The AMC and OLTL reboots are pretty interesting to me, because in terms of content, I think there were great lessons to be learned there.

I think AMC 2.0 nailed its landing far better than OLTL 2.0, mainly because AMC 2.0 did the very thing I would want to do for a GL relaunch – weave in the foundations of the past, but also use as a launching pad for the next generation and a time to clear out some of the more worn pieces of story.

AMC 2.0 tried to chart its own rhythm and its own path. The Miranda/AJ/Pete story featured three characters the audience knew and loved, and it was one of the most realistic and root-worthy portrayals of young characters I’ve seen in a while.

The show used some veterans, too, and pulled some surprising characters out of mothballs (Dimitri and Billy Clyde).

There were some mistakes; Celia was mostly a “who cares?” character, and the perennial pain parade that was inflicted on the Hubbards got very old after a while. But overall, it was a strong showing.

OLTL 2.0, on the other hand, was an attempt to do an exact transfer of the old show over into the new space. It had many strong moments, and most of the same cast, but it simply wasn’t as watchable.

It hadn’t changed the pace and the mapping in necessary ways. And some of the stories just felt stale and uninspiring.

And that leads me back to the question I posed in my prior post: What would a reboot look like? How would we adjust the focus on a reboot of, say, GL or ATWT, to capture its essence, but adjust it for a shorter episode length, or a limited series arc (13 episodes a season)?

I’m still thinking……


Bay City Confidential

According to We Love Soaps, yesterday was the anniversary of the launch of Another World.

I’ve had AW in my head lately, because I just re-read Harding Lemay’s memoir of his time as AW’s head writer, Eight Years In Another World. After many years of being out of print, I learned a few weeks ago that Eight Years had been published on Kindle. (As much as I’d love the hardcover, ten bucks trumps a hundred bucks – the price of some of the rare used copies!)

AW is, in fact, probably most responsible for the initial formation my soap watching habit.

My mother was a fan of DAYS and AW, so I watched both shows with her on those sick days and rainy days, and would often make a point to catch the shows during summer break.
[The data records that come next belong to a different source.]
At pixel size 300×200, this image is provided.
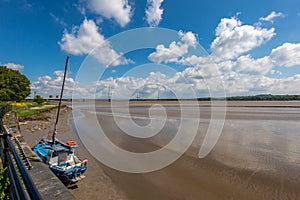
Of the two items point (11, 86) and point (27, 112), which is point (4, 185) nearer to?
point (27, 112)

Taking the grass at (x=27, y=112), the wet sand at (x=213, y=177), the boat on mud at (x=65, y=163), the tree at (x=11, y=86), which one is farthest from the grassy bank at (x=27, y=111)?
the boat on mud at (x=65, y=163)

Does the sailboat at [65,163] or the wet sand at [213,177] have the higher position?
the sailboat at [65,163]

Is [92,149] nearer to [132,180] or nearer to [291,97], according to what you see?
[132,180]

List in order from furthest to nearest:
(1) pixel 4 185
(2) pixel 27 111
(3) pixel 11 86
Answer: (3) pixel 11 86 → (2) pixel 27 111 → (1) pixel 4 185

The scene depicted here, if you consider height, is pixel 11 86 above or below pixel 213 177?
above

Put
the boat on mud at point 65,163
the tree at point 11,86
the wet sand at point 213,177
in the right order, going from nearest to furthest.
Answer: the wet sand at point 213,177
the boat on mud at point 65,163
the tree at point 11,86

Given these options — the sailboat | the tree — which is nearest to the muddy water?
the sailboat

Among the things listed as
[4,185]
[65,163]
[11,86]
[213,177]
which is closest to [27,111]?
[65,163]

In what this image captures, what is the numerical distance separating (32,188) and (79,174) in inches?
256

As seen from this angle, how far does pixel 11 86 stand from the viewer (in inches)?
1617

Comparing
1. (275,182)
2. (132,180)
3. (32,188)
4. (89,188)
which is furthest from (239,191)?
(32,188)

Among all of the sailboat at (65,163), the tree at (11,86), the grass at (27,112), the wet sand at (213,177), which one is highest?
the tree at (11,86)

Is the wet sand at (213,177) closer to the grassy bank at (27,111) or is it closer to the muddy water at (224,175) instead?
the muddy water at (224,175)

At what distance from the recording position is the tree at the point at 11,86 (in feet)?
125
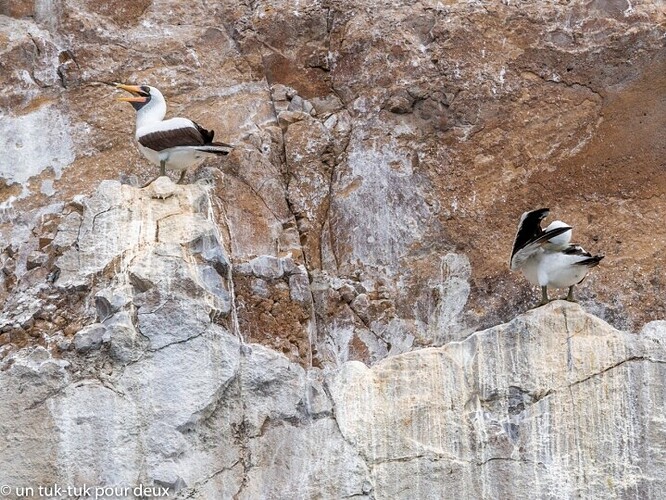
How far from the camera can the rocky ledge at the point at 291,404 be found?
12719 mm

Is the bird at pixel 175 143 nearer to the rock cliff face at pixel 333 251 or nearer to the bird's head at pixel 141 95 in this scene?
the bird's head at pixel 141 95

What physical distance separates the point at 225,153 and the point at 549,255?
3277 mm

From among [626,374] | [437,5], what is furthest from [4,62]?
[626,374]

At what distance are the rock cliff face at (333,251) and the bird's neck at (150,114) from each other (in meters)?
0.70

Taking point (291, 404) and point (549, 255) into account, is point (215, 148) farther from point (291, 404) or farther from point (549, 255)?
point (549, 255)

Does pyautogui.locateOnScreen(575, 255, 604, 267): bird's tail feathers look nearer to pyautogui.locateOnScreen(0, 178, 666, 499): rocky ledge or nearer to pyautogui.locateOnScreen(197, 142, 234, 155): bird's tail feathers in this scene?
pyautogui.locateOnScreen(0, 178, 666, 499): rocky ledge

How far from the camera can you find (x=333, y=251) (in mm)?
15352

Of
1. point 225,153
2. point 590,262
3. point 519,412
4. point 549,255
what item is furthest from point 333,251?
point 519,412

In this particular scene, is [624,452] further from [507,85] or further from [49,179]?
[49,179]

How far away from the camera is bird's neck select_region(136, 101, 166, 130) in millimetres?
15328

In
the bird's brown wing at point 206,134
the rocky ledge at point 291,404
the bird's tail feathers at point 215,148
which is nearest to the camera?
the rocky ledge at point 291,404

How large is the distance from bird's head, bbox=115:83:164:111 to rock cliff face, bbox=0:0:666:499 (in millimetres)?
716

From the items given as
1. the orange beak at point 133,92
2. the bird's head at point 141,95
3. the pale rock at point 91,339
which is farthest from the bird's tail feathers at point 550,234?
the orange beak at point 133,92

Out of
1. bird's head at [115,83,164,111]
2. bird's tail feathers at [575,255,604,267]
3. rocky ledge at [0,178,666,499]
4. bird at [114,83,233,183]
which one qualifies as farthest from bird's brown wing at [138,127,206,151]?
bird's tail feathers at [575,255,604,267]
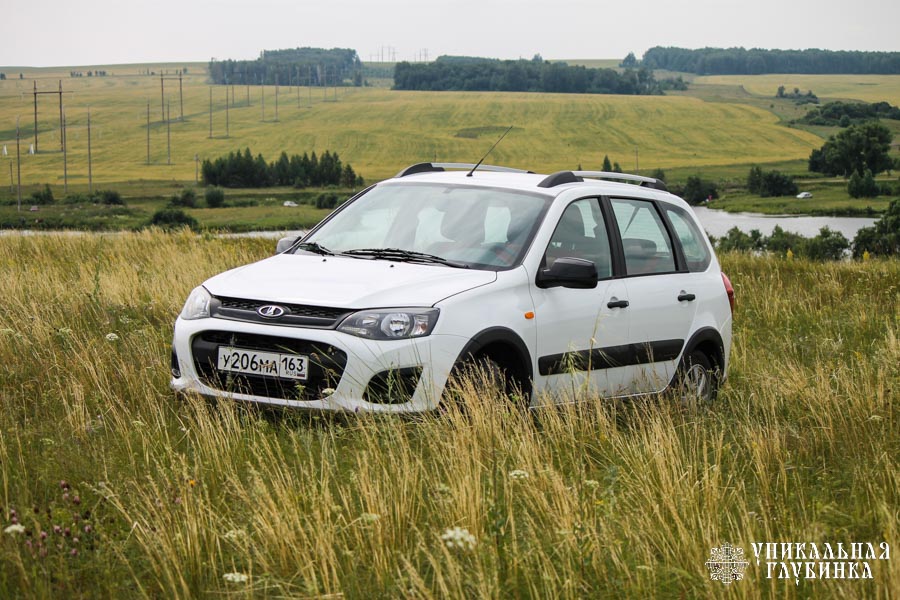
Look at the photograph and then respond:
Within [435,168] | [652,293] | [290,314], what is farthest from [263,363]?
[435,168]

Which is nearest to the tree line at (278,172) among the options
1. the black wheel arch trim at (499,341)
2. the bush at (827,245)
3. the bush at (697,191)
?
the bush at (697,191)

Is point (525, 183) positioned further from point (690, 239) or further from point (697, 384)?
point (697, 384)

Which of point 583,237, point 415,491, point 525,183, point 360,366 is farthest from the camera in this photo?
point 525,183

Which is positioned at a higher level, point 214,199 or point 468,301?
point 468,301

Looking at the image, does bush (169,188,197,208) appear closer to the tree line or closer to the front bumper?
the tree line

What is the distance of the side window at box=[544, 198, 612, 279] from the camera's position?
23.7 feet

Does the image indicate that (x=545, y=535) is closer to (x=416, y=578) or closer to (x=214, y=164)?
(x=416, y=578)

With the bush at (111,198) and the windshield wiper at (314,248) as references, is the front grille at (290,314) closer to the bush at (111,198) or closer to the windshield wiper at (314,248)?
the windshield wiper at (314,248)

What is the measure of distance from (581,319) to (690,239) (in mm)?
1669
While DAYS served up high drama with Doug and Julie, something about AW felt so real.

AWIt felt like we were eavesdropping when we’d see Rachel and Iris and Mac, or when Ada and her omnipresent dishtowel were dispensing advice (or scolding the hell out of someone who was being an ass).

We laughed at Vivian’s mishaps and escapades, and some of Iris’ odd friends.

There are many different species of soap, and when the media covers soap operas, they usually talk about the hair-tossing, oft-wedded, no-one-ever-dies garden variety.

Every show, of course, has been guilty of that kind of trick from time to time – some more often than others.

But AW was the first show that felt like watching real people. It was like watching a theater performance every day. I’d feel that way about later iterations of ATWT (during the Marland years) and about GL. 

As I get older, I find the reminders of the passage of time increasingly rude. So the realization that AW has been off the air for sixteen years is one I find hard to believe.

But AW is still accessible, with a number of clips on YouTube. It continued as text-only for several years.

I mentioned that a big reason for rebooting this blog was the clicks my older entries have been getting, and the amount of chatter over the P&G soaps I was seeing online.

I cracked up when I saw someone on a message board identify themselves as “Ada Hobson’s Dishtowel.” (Lemay said in his book that Constance Ford loved using props during a performance.)

When AW was cancelled, many of us thought it was a sad ending for a show that had just suffered too many changes in producers, writers and cast in its last fifteen years.

What we didn’t realize was that it had been a cautionary tale and a harbinger of things to come.

As we start seeing more web soaps and more shows on new platforms like Amazon and Netflix, I hope that they’ll study AW and remember that the characters and their lives are the glue that kept things together and kept us in our seats — not mobsters, guns, doppelgangers and forensics.